= Given instruction =
Reproduce the entire listing below word for word, leaving out the pictures.

··· Materials provided ···

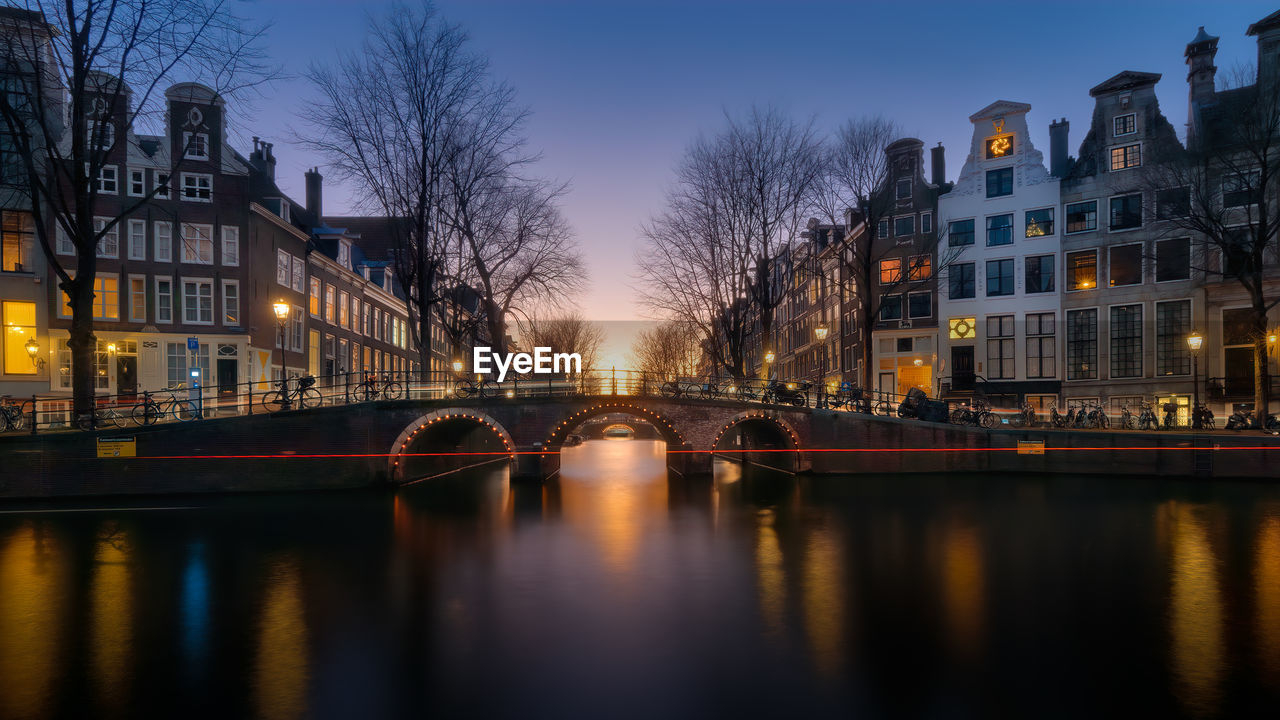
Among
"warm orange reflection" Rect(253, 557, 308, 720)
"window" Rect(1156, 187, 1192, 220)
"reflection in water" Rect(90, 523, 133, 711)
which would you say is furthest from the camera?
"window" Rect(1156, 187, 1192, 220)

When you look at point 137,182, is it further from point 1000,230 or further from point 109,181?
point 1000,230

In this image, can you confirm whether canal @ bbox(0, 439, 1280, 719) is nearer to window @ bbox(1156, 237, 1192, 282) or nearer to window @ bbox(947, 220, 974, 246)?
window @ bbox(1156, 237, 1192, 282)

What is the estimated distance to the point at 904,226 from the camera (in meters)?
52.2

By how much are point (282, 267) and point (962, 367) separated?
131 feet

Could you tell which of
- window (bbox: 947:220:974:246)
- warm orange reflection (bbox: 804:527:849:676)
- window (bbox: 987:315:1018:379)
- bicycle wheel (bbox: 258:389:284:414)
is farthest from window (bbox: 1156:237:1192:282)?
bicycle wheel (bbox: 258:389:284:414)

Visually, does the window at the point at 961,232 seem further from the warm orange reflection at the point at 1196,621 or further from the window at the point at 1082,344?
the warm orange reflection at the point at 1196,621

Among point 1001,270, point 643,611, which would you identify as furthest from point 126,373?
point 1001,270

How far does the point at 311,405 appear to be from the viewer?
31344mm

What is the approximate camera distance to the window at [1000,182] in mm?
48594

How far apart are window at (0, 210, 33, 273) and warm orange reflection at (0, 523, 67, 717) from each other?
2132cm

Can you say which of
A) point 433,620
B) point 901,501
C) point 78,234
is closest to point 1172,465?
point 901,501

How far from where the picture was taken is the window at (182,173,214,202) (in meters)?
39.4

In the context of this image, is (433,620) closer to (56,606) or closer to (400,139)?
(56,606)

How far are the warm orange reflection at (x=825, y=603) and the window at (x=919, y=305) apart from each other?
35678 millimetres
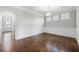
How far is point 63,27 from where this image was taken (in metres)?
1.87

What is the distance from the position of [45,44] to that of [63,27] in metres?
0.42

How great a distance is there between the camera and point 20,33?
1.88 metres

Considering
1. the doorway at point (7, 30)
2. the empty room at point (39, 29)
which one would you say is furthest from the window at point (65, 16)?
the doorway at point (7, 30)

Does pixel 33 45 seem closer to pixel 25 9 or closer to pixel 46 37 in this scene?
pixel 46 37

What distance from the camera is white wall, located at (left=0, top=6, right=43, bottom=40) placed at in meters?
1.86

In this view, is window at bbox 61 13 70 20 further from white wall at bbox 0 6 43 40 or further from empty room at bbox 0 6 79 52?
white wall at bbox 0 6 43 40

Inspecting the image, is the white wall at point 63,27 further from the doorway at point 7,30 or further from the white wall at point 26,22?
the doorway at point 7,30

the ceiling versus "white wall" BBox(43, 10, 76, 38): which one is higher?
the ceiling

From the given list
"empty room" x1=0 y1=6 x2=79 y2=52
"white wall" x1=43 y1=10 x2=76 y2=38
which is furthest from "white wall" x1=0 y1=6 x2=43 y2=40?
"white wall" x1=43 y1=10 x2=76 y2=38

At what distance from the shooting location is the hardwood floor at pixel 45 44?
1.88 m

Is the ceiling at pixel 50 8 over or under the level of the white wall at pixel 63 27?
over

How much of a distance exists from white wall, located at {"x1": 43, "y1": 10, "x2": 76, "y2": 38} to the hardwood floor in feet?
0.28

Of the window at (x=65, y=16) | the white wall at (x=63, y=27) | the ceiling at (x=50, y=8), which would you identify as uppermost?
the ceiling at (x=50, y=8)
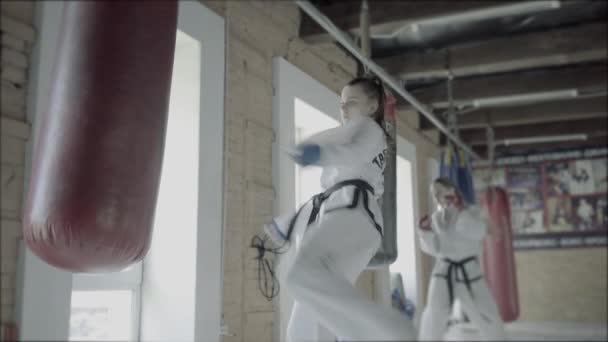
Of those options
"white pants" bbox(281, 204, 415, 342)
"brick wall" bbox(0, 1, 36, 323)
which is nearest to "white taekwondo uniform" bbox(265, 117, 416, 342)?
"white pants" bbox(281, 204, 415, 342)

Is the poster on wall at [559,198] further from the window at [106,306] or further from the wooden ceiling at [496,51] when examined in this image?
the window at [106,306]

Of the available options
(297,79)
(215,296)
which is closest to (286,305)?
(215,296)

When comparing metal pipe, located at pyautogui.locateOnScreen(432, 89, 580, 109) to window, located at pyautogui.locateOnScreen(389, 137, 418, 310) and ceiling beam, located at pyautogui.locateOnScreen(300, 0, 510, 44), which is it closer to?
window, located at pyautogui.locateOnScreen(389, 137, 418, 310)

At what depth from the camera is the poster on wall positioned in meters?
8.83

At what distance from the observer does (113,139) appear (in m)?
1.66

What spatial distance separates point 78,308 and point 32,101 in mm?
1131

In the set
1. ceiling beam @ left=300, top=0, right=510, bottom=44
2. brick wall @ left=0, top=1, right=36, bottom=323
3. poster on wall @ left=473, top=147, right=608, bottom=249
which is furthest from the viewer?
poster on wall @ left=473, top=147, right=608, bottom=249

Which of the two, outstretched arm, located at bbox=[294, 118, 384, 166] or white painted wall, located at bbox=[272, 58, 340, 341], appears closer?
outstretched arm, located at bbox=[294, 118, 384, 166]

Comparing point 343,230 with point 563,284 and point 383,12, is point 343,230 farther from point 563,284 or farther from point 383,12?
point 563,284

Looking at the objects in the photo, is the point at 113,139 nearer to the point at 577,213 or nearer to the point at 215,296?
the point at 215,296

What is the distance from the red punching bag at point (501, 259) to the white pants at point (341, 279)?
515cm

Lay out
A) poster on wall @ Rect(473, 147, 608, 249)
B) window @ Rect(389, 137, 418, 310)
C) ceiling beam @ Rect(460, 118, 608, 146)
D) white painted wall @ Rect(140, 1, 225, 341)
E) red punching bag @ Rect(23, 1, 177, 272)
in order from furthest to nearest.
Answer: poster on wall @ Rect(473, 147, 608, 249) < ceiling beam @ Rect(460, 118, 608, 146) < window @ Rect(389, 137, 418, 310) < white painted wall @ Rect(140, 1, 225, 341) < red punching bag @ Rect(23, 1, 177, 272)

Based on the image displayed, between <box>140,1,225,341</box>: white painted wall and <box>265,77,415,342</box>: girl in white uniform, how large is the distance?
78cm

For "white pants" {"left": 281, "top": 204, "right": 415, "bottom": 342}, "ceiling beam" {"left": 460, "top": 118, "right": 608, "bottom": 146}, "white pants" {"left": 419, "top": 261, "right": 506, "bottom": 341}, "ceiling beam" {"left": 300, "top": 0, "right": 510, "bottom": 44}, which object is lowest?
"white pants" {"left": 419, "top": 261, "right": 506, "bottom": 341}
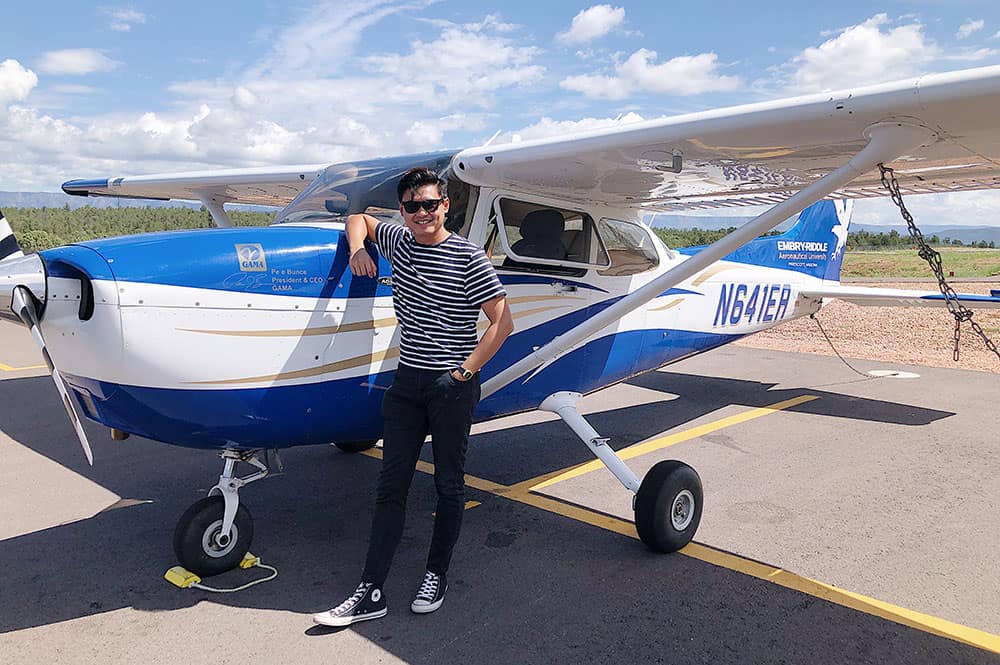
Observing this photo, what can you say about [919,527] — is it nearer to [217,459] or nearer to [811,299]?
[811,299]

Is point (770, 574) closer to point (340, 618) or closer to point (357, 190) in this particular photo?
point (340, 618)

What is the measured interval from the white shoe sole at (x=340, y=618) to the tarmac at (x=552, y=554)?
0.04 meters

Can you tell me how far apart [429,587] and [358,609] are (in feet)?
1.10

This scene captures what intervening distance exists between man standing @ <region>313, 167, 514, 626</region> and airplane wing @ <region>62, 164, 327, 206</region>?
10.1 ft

···

= Result =
Among
"warm orange reflection" Rect(253, 557, 308, 720)
"window" Rect(1156, 187, 1192, 220)
"reflection in water" Rect(90, 523, 133, 711)
which would you say is furthest from the camera?
"window" Rect(1156, 187, 1192, 220)

When you look at point 137,182, is it further from point 1000,230 or further from point 109,181?
point 1000,230

In this image, can you confirm whether canal @ bbox(0, 439, 1280, 719) is nearer to window @ bbox(1156, 237, 1192, 282) or nearer to window @ bbox(947, 220, 974, 246)?
window @ bbox(1156, 237, 1192, 282)

What is the estimated distance to the point at 904,226 from the camera (in meters)?
52.2

By how much are point (282, 267) and point (962, 367) separated?
131 feet

Could you tell which of
- window (bbox: 947:220:974:246)
- warm orange reflection (bbox: 804:527:849:676)
- window (bbox: 987:315:1018:379)
- bicycle wheel (bbox: 258:389:284:414)
is farthest from window (bbox: 1156:237:1192:282)?
bicycle wheel (bbox: 258:389:284:414)

Visually, does the window at the point at 961,232 seem further from the warm orange reflection at the point at 1196,621 or further from the window at the point at 1082,344?
the warm orange reflection at the point at 1196,621

Among point 1001,270, point 643,611, which would you identify as furthest from point 126,373?
point 1001,270

How far does the point at 311,405 appear to be from the viewer?
31344mm

What is the approximate camera distance to the window at [1000,182] in mm?
48594

How far apart are window at (0, 210, 33, 273) and warm orange reflection at (0, 523, 67, 717) from each other?
2132cm

Can you say which of
A) point 433,620
B) point 901,501
C) point 78,234
is closest to point 1172,465?
point 901,501

How far from where the picture was taken is the window at (182,173,214,202) (in meters)?
39.4

In the context of this image, is (433,620) closer to (56,606) or closer to (400,139)?
(56,606)

How far are the warm orange reflection at (x=825, y=603) and the window at (x=919, y=305) apart from each other?
35678 millimetres
How far is point 63,27 from where this image was taken (in metres)?
1.87

What is the distance from the position of [45,44] to that of [63,27] in metres?
0.42

How great a distance is there between the camera and point 20,33?
1.88 metres

Considering
1. the doorway at point (7, 30)
2. the empty room at point (39, 29)
which one would you say is furthest from the window at point (65, 16)?
the doorway at point (7, 30)

Does pixel 33 45 seem closer to pixel 25 9 or closer to pixel 46 37 in this scene?
pixel 46 37

What distance from the camera is white wall, located at (left=0, top=6, right=43, bottom=40) placed at in meters?
1.86

In this view, is window at bbox 61 13 70 20 further from white wall at bbox 0 6 43 40 or further from empty room at bbox 0 6 79 52?
white wall at bbox 0 6 43 40

Inspecting the image, is the white wall at point 63,27 further from the doorway at point 7,30 or further from the white wall at point 26,22?
the doorway at point 7,30

the ceiling versus "white wall" BBox(43, 10, 76, 38): which one is higher?
the ceiling

From the given list
"empty room" x1=0 y1=6 x2=79 y2=52
"white wall" x1=43 y1=10 x2=76 y2=38
which is furthest from "white wall" x1=0 y1=6 x2=43 y2=40?
"white wall" x1=43 y1=10 x2=76 y2=38

At what distance from the shooting location is the hardwood floor at pixel 45 44?
1.88 m

Is the ceiling at pixel 50 8 over or under the level of the white wall at pixel 63 27?
over

How much of a distance exists from white wall, located at {"x1": 43, "y1": 10, "x2": 76, "y2": 38} to the hardwood floor in feet?
0.28

Of the window at (x=65, y=16) | the white wall at (x=63, y=27) | the ceiling at (x=50, y=8), which would you identify as uppermost?
the ceiling at (x=50, y=8)
Of those options
"white pants" bbox(281, 204, 415, 342)
"brick wall" bbox(0, 1, 36, 323)
which is nearest to "white taekwondo uniform" bbox(265, 117, 416, 342)?
"white pants" bbox(281, 204, 415, 342)

Is the poster on wall at [559,198] further from the window at [106,306] or further from the wooden ceiling at [496,51] when examined in this image?
the window at [106,306]

Of the available options
(297,79)
(215,296)
which is closest to (286,305)?
(215,296)

When comparing metal pipe, located at pyautogui.locateOnScreen(432, 89, 580, 109) to window, located at pyautogui.locateOnScreen(389, 137, 418, 310) and ceiling beam, located at pyautogui.locateOnScreen(300, 0, 510, 44), which is it closer to?
window, located at pyautogui.locateOnScreen(389, 137, 418, 310)

At what depth from the camera is the poster on wall positioned in meters?
8.83

At what distance from the observer does (113,139) appear (in m)?
1.66

What spatial distance separates point 78,308 and point 32,101 in mm?
1131

In the set
1. ceiling beam @ left=300, top=0, right=510, bottom=44
2. brick wall @ left=0, top=1, right=36, bottom=323
3. poster on wall @ left=473, top=147, right=608, bottom=249
which is furthest from the viewer?
poster on wall @ left=473, top=147, right=608, bottom=249

Which of the two, outstretched arm, located at bbox=[294, 118, 384, 166] or white painted wall, located at bbox=[272, 58, 340, 341], appears closer?
outstretched arm, located at bbox=[294, 118, 384, 166]

Comparing point 343,230 with point 563,284 and point 383,12, is point 343,230 farther from point 563,284 or farther from point 383,12?
point 563,284

Looking at the objects in the photo, is the point at 113,139 nearer to the point at 577,213 or nearer to the point at 215,296?
the point at 215,296

What is the distance from the red punching bag at point (501, 259) to the white pants at point (341, 279)?
515cm

Lay out
A) poster on wall @ Rect(473, 147, 608, 249)
B) window @ Rect(389, 137, 418, 310)
C) ceiling beam @ Rect(460, 118, 608, 146)
D) white painted wall @ Rect(140, 1, 225, 341)
E) red punching bag @ Rect(23, 1, 177, 272)
in order from furthest to nearest.
Answer: poster on wall @ Rect(473, 147, 608, 249) < ceiling beam @ Rect(460, 118, 608, 146) < window @ Rect(389, 137, 418, 310) < white painted wall @ Rect(140, 1, 225, 341) < red punching bag @ Rect(23, 1, 177, 272)

Based on the image displayed, between <box>140,1,225,341</box>: white painted wall and <box>265,77,415,342</box>: girl in white uniform, how large is the distance?
78cm

For "white pants" {"left": 281, "top": 204, "right": 415, "bottom": 342}, "ceiling beam" {"left": 460, "top": 118, "right": 608, "bottom": 146}, "white pants" {"left": 419, "top": 261, "right": 506, "bottom": 341}, "ceiling beam" {"left": 300, "top": 0, "right": 510, "bottom": 44}, which object is lowest?
"white pants" {"left": 419, "top": 261, "right": 506, "bottom": 341}
Observing this photo, what can you say about [919,527] — is it nearer to [217,459] or nearer to [811,299]?
[811,299]

Is point (770, 574) closer to point (340, 618) or closer to point (357, 190) in this particular photo?
point (340, 618)

What is the measured interval from the white shoe sole at (x=340, y=618) to the tarmac at (x=552, y=554)?
0.04 meters

Can you tell me how far apart [429,587] and [358,609] are (in feet)?
1.10

This scene captures what intervening distance exists between man standing @ <region>313, 167, 514, 626</region> and airplane wing @ <region>62, 164, 327, 206</region>?
10.1 ft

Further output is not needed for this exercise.